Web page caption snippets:
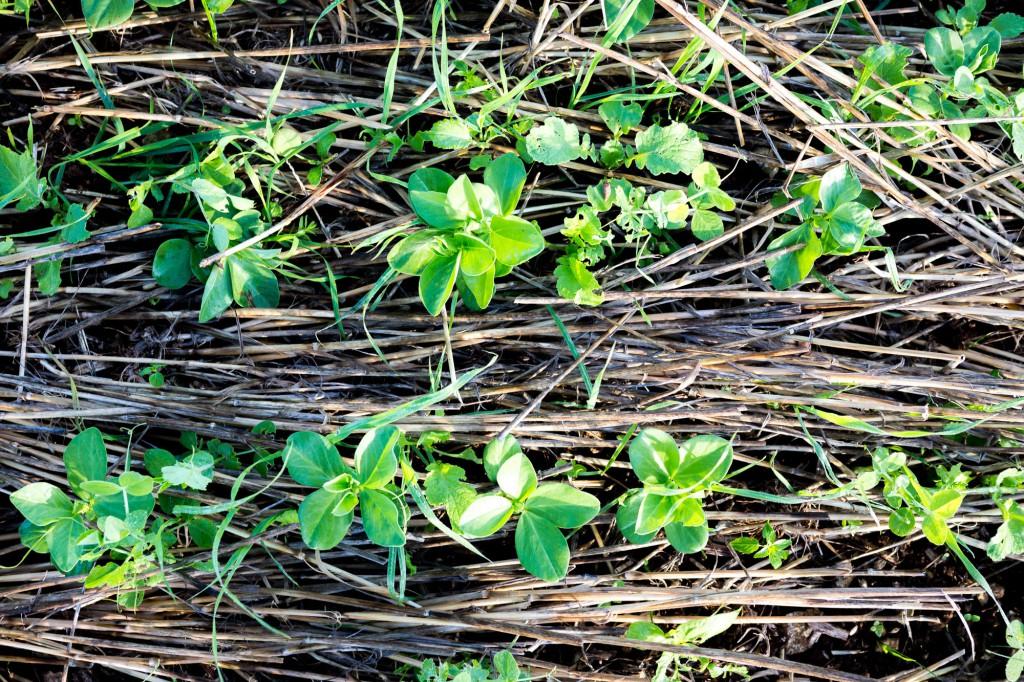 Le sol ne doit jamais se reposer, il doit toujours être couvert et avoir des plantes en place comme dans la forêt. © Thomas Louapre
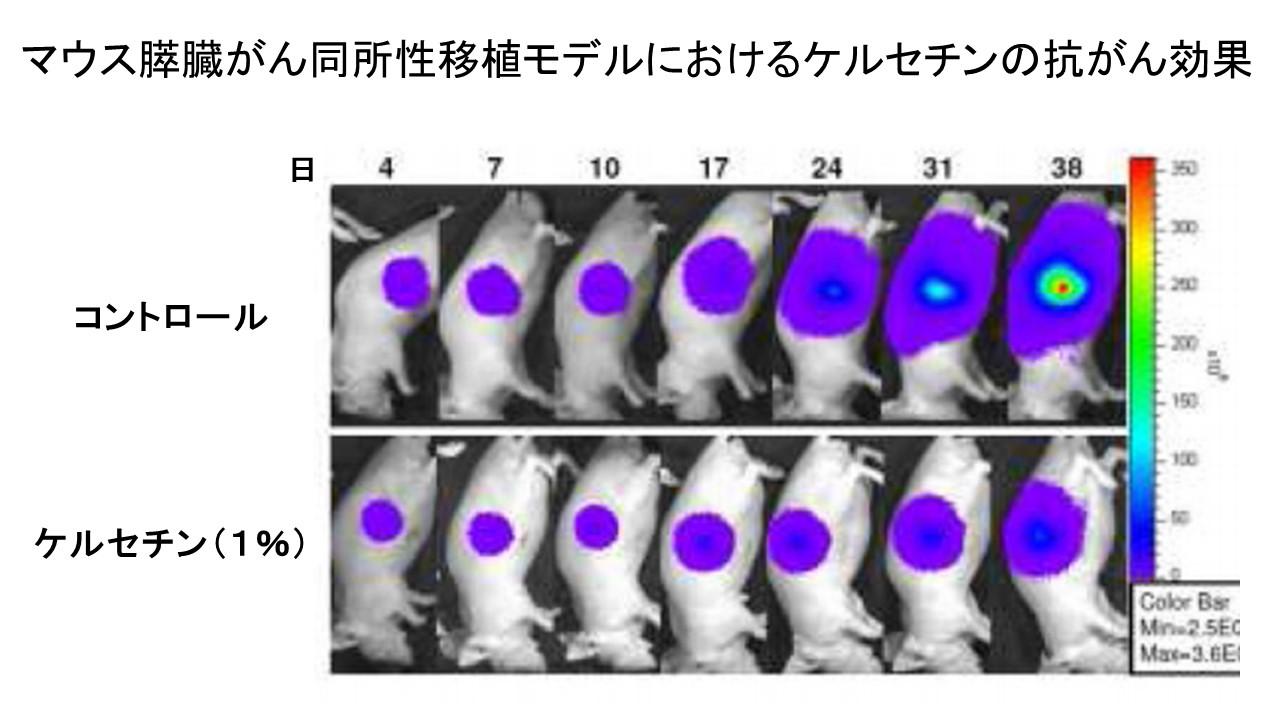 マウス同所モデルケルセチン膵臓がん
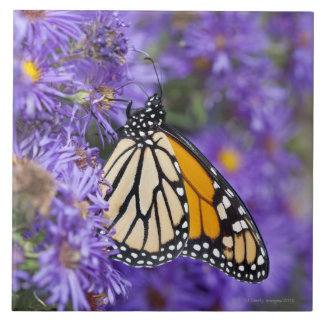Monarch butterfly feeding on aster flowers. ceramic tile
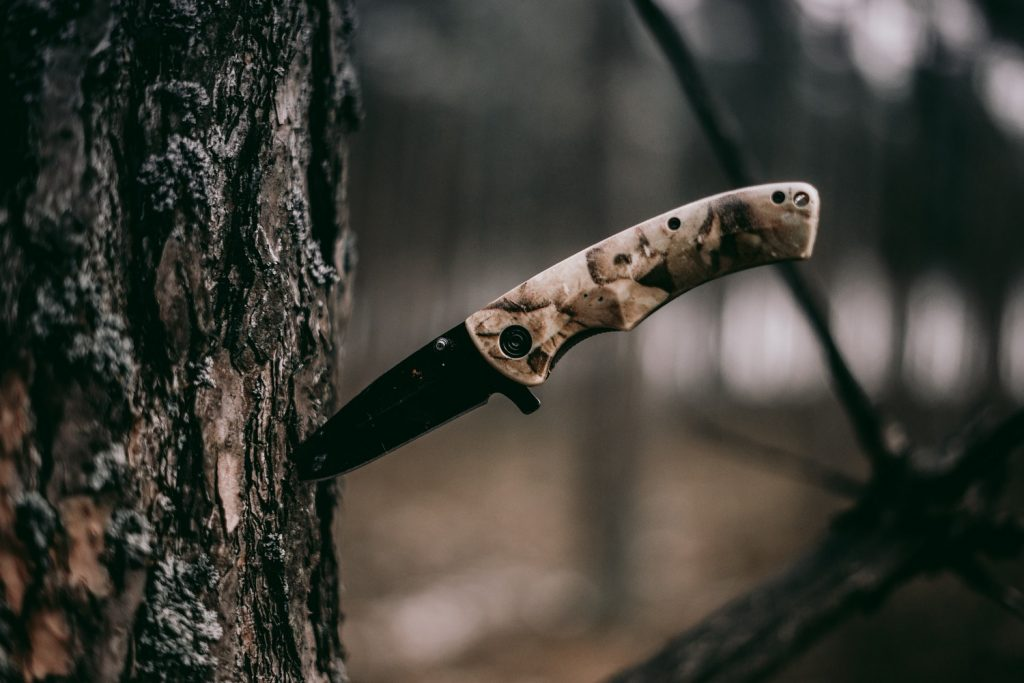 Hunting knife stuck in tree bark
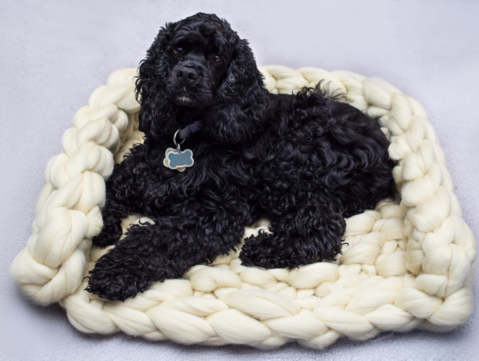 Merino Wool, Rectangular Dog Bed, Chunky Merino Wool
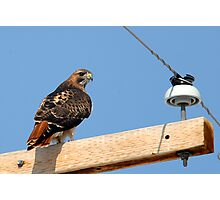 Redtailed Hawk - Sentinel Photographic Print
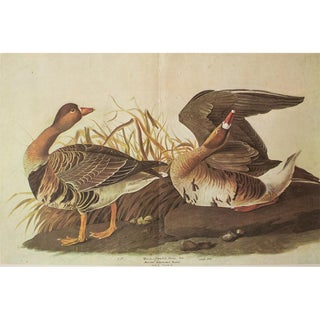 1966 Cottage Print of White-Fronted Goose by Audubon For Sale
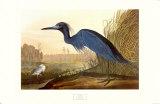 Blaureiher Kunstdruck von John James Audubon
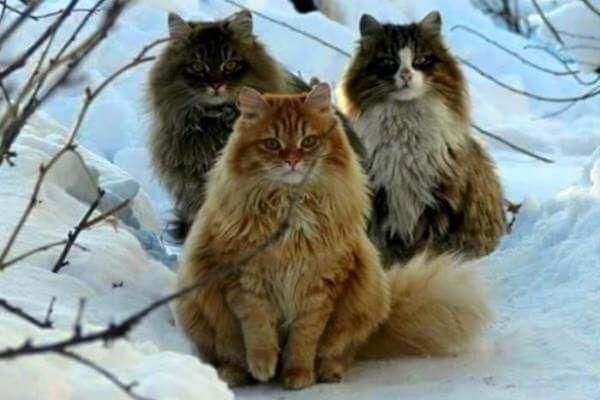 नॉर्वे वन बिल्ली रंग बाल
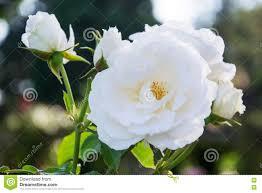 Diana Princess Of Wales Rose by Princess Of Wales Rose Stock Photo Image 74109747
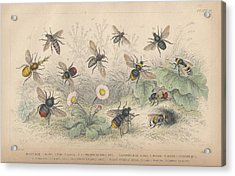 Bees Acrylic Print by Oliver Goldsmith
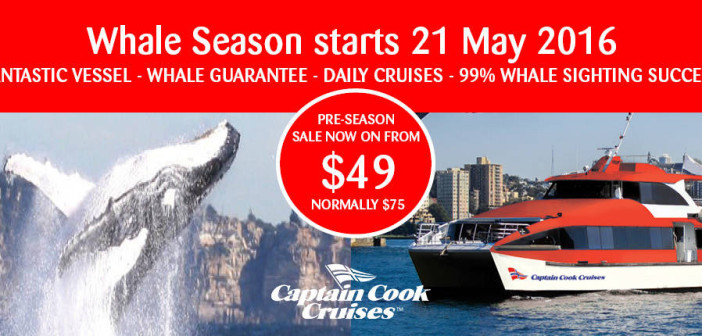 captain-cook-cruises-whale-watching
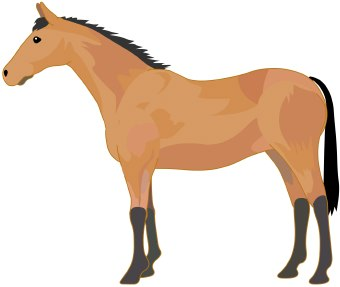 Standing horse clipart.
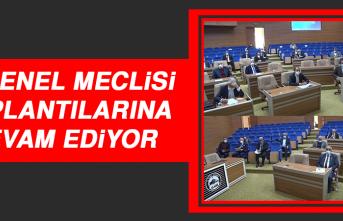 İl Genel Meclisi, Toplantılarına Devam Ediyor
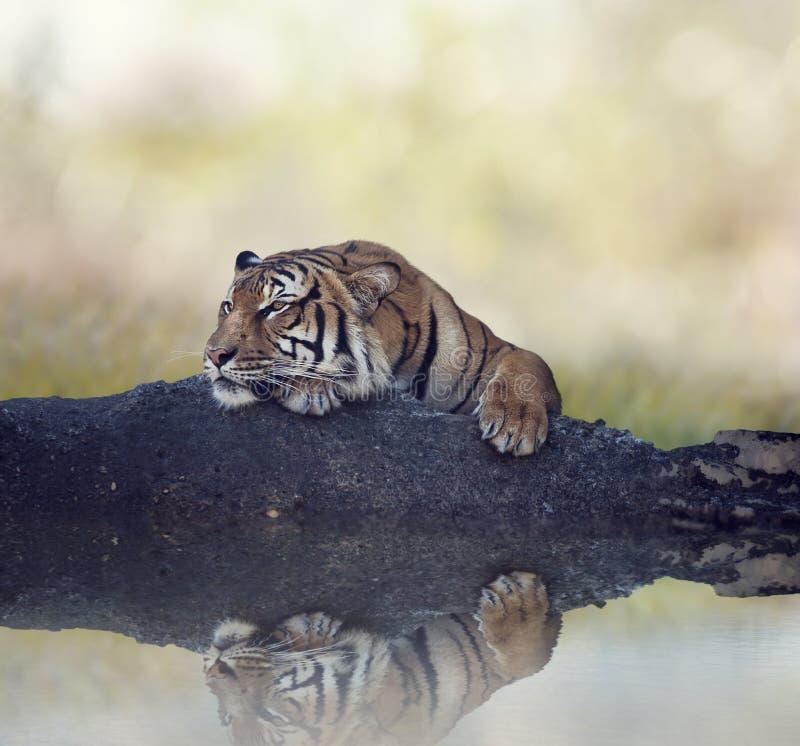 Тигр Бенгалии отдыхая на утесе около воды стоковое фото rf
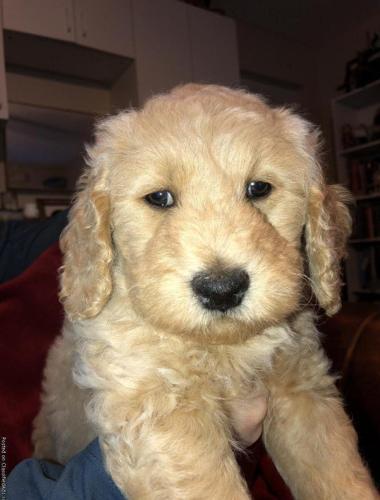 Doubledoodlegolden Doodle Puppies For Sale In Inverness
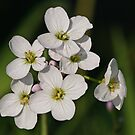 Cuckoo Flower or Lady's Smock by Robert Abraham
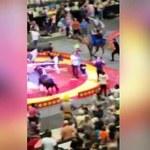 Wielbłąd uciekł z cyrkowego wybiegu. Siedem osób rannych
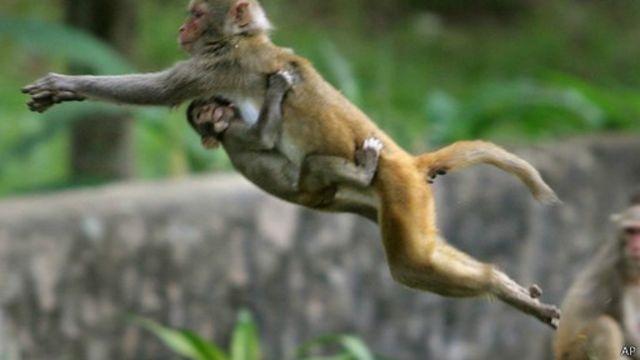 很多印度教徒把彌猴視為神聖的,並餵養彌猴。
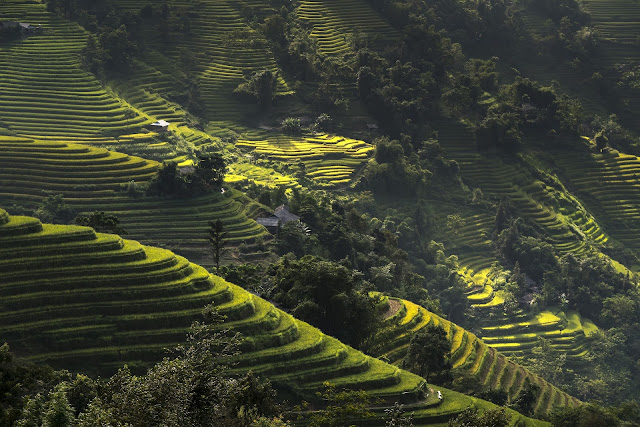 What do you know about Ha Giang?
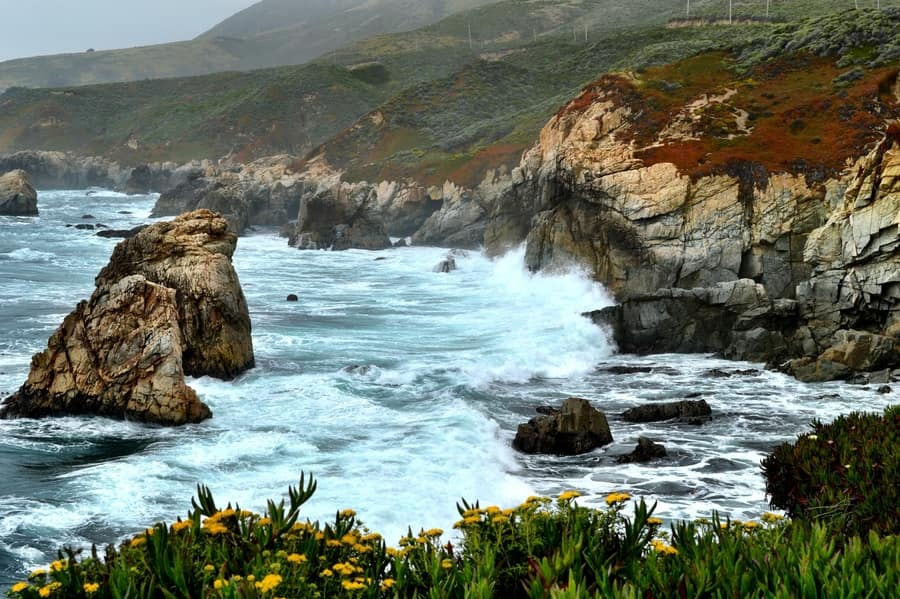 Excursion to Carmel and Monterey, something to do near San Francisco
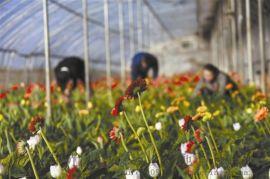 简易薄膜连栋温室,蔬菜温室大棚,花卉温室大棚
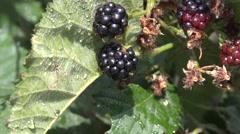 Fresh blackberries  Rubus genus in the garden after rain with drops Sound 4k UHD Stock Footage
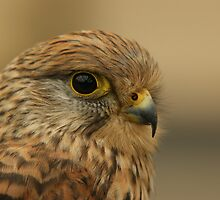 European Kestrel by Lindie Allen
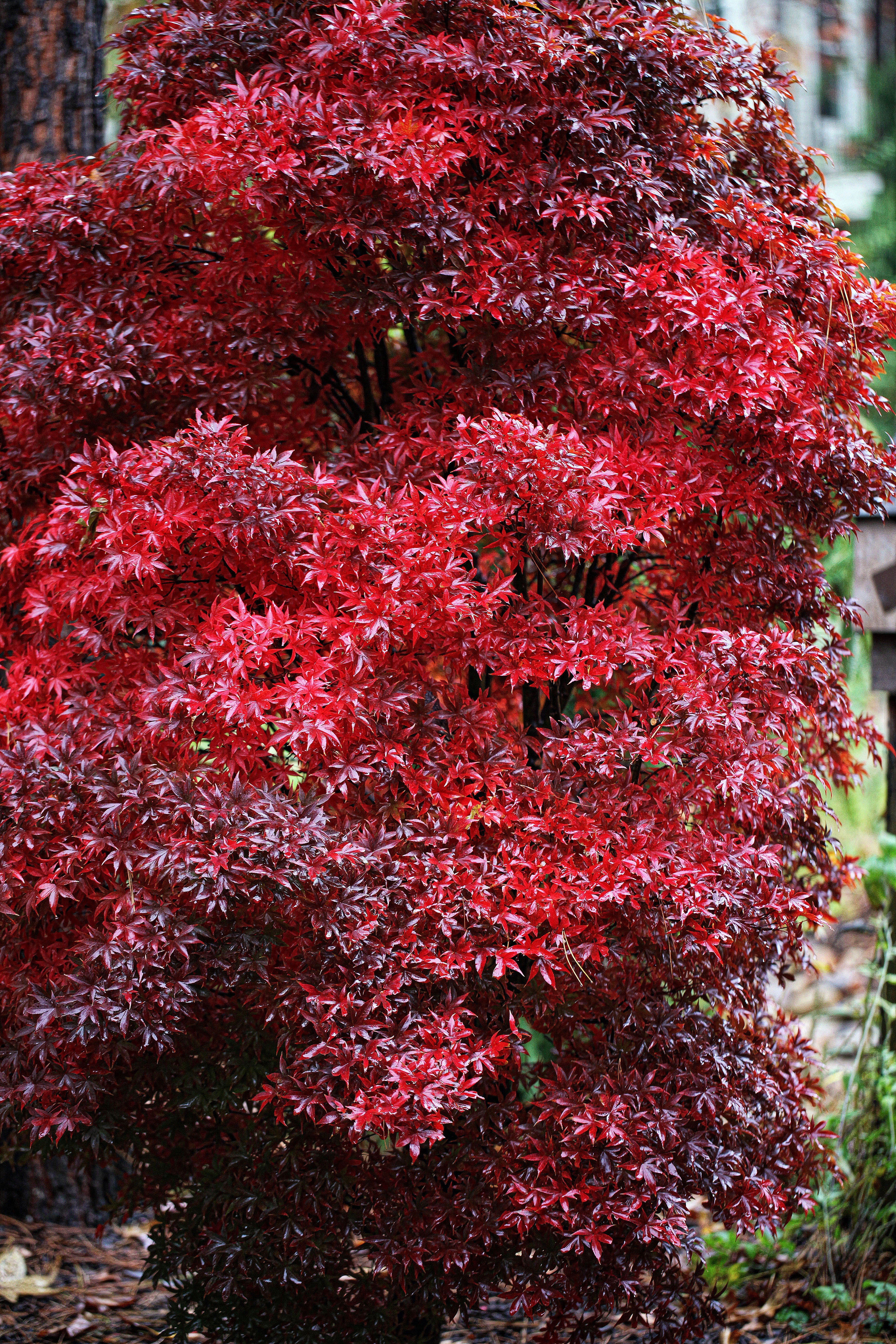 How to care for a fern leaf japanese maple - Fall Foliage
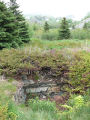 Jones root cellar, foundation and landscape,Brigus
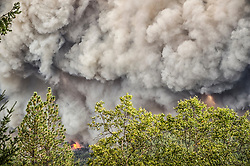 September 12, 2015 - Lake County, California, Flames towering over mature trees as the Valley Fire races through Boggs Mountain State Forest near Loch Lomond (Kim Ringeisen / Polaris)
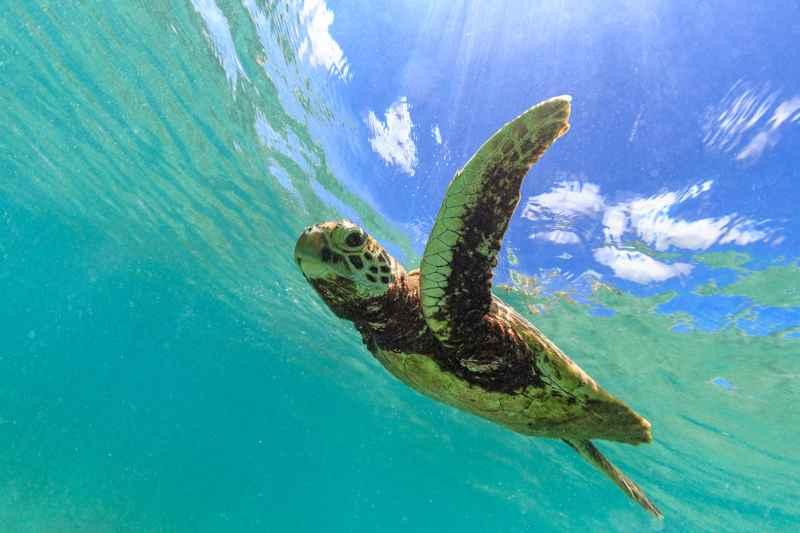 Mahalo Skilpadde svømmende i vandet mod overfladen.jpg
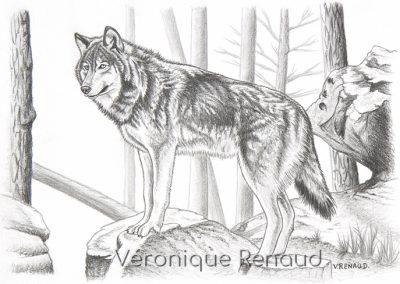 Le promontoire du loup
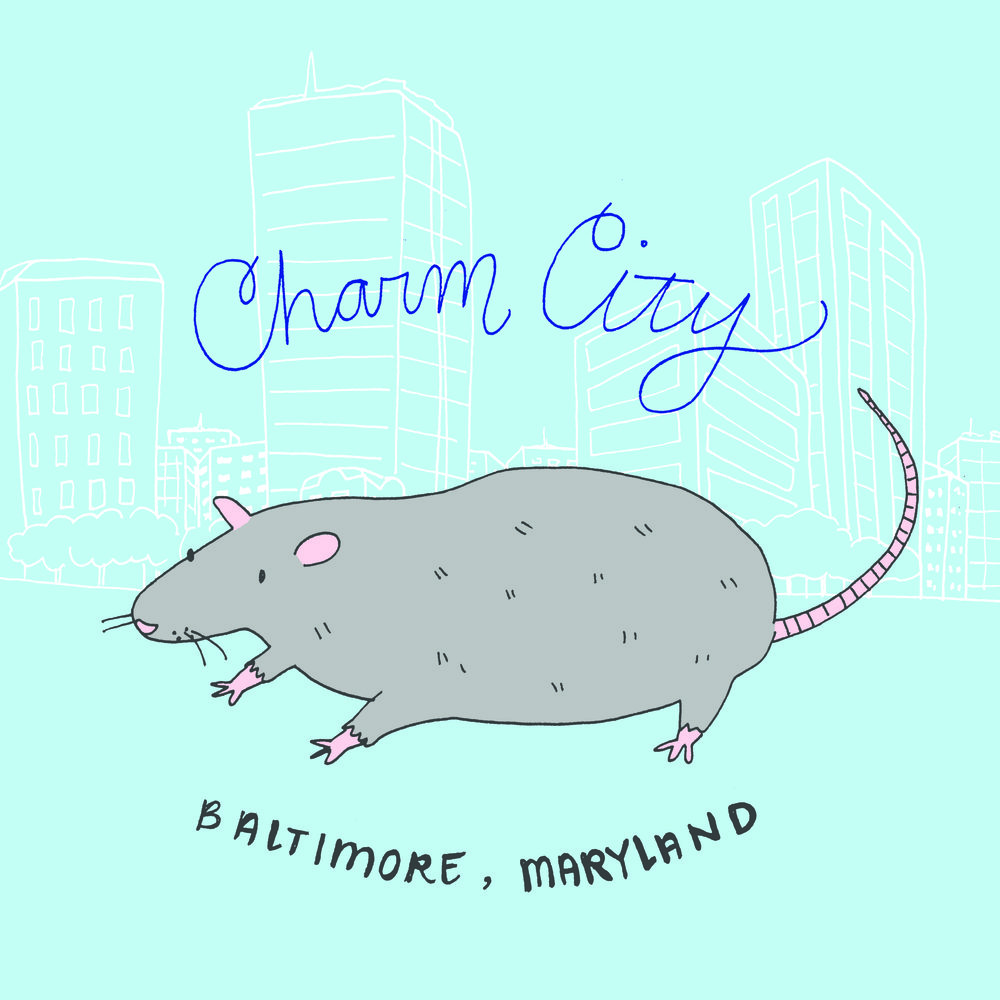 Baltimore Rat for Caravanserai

§ Task brief: Your task is to reproduce exactly the lines running from the line that contains "1966 Cottage Print" to the end of the records, pictures excluded.

§ Answer to this exercise:
 1966 Cottage Print of White-Fronted Goose by Audubon For Sale
 Blaureiher Kunstdruck von John James Audubon
 नॉर्वे वन बिल्ली रंग बाल
 Diana Princess Of Wales Rose by Princess Of Wales Rose Stock Photo Image 74109747
 Bees Acrylic Print by Oliver Goldsmith
 captain-cook-cruises-whale-watching
 Standing horse clipart.
 İl Genel Meclisi, Toplantılarına Devam Ediyor
 Тигр Бенгалии отдыхая на утесе около воды стоковое фото rf
 Doubledoodlegolden Doodle Puppies For Sale In Inverness
 Cuckoo Flower or Lady's Smock by Robert Abraham
 Wielbłąd uciekł z cyrkowego wybiegu. Siedem osób rannych
 很多印度教徒把彌猴視為神聖的,並餵養彌猴。
 What do you know about Ha Giang?
 Excursion to Carmel and Monterey, something to do near San Francisco
 简易薄膜连栋温室,蔬菜温室大棚,花卉温室大棚
 Fresh blackberries  Rubus genus in the garden after rain with drops Sound 4k UHD Stock Footage
 European Kestrel by Lindie Allen
 How to care for a fern leaf japanese maple - Fall Foliage
 Jones root cellar, foundation and landscape,Brigus
 September 12, 2015 - Lake County, California, Flames towering over mature trees as the Valley Fire races through Boggs Mountain State Forest near Loch Lomond (Kim Ringeisen / Polaris)
 Mahalo Skilpadde svømmende i vandet mod overfladen.jpg
 Le promontoire du loup
 Baltimore Rat for Caravanserai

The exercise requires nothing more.